> **Saved entries**
::::

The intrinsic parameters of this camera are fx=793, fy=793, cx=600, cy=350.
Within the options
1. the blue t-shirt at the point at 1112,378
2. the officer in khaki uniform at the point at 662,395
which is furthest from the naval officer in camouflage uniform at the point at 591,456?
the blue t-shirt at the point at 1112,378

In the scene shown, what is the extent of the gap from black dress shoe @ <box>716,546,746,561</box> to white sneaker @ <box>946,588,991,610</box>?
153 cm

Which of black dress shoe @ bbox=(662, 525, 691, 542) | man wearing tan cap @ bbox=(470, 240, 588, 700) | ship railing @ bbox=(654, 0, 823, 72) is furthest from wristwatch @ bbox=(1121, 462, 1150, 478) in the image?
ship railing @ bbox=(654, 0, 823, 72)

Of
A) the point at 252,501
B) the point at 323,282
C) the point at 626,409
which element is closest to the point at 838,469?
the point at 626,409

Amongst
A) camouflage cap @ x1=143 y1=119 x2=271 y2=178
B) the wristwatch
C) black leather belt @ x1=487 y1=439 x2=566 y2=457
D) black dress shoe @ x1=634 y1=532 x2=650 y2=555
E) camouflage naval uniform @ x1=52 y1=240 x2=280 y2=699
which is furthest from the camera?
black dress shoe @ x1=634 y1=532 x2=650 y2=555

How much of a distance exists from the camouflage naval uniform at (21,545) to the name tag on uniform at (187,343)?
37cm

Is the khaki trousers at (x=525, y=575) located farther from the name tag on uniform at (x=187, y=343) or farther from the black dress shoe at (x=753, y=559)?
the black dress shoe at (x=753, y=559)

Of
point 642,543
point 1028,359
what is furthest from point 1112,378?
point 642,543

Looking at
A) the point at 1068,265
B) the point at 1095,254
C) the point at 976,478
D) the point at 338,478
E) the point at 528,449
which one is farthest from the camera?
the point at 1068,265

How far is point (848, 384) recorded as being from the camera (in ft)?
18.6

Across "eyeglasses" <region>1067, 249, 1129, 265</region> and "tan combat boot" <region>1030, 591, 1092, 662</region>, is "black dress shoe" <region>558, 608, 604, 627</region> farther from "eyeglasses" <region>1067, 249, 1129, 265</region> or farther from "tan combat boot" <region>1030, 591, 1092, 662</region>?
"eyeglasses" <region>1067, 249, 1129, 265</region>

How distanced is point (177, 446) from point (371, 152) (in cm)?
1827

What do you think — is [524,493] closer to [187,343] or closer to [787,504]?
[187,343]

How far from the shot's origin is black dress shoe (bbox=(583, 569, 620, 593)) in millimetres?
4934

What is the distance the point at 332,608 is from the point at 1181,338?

::::

> **Aim**
Can you present every line of the listing above as a numbered list, leaving out the blank lines?

> **Finished task**
1. The intrinsic parameters of this camera are fx=793, fy=793, cx=600, cy=350.
2. Within the options
3. 1. the blue t-shirt at the point at 1112,378
4. 2. the officer in khaki uniform at the point at 662,395
5. which is furthest from the naval officer in camouflage uniform at the point at 591,456?
6. the blue t-shirt at the point at 1112,378
7. In the scene shown, what is the extent of the gap from black dress shoe @ <box>716,546,746,561</box> to white sneaker @ <box>946,588,991,610</box>?
8. 153 cm
9. Which of black dress shoe @ bbox=(662, 525, 691, 542) | man wearing tan cap @ bbox=(470, 240, 588, 700) | ship railing @ bbox=(654, 0, 823, 72) is furthest from wristwatch @ bbox=(1121, 462, 1150, 478) in the image?
10. ship railing @ bbox=(654, 0, 823, 72)
11. Of
12. A) the point at 252,501
13. B) the point at 323,282
14. C) the point at 626,409
15. which element is closest to the point at 838,469?
16. the point at 626,409
17. Amongst
18. A) camouflage cap @ x1=143 y1=119 x2=271 y2=178
19. B) the wristwatch
20. C) black leather belt @ x1=487 y1=439 x2=566 y2=457
21. D) black dress shoe @ x1=634 y1=532 x2=650 y2=555
22. E) camouflage naval uniform @ x1=52 y1=240 x2=280 y2=699
23. which is furthest from the camera?
24. black dress shoe @ x1=634 y1=532 x2=650 y2=555
25. How much of a distance exists from the camouflage naval uniform at (21,545) to the name tag on uniform at (187,343)?
26. 37cm
27. Is the khaki trousers at (x=525, y=575) located farther from the name tag on uniform at (x=187, y=343) or farther from the black dress shoe at (x=753, y=559)?
28. the black dress shoe at (x=753, y=559)
29. Of
30. point 642,543
31. point 1028,359
32. what is furthest from point 1112,378?
33. point 642,543
34. Looking at
35. A) the point at 1068,265
36. B) the point at 1095,254
37. C) the point at 976,478
38. D) the point at 338,478
39. E) the point at 528,449
40. which one is farthest from the camera?
41. the point at 1068,265
42. How far is point (848, 384) recorded as being from the camera (in ft)?
43. 18.6
44. Across "eyeglasses" <region>1067, 249, 1129, 265</region> and "tan combat boot" <region>1030, 591, 1092, 662</region>, is "black dress shoe" <region>558, 608, 604, 627</region> farther from "eyeglasses" <region>1067, 249, 1129, 265</region> or farther from "tan combat boot" <region>1030, 591, 1092, 662</region>?
45. "eyeglasses" <region>1067, 249, 1129, 265</region>
46. How distanced is point (177, 446) from point (371, 152) (in cm)?
47. 1827
48. What do you think — is [524,493] closer to [187,343] or closer to [787,504]?
49. [187,343]
50. How far from the shot's origin is black dress shoe (bbox=(583, 569, 620, 593)) in millimetres?
51. 4934
52. What is the distance the point at 332,608 is from the point at 1181,338?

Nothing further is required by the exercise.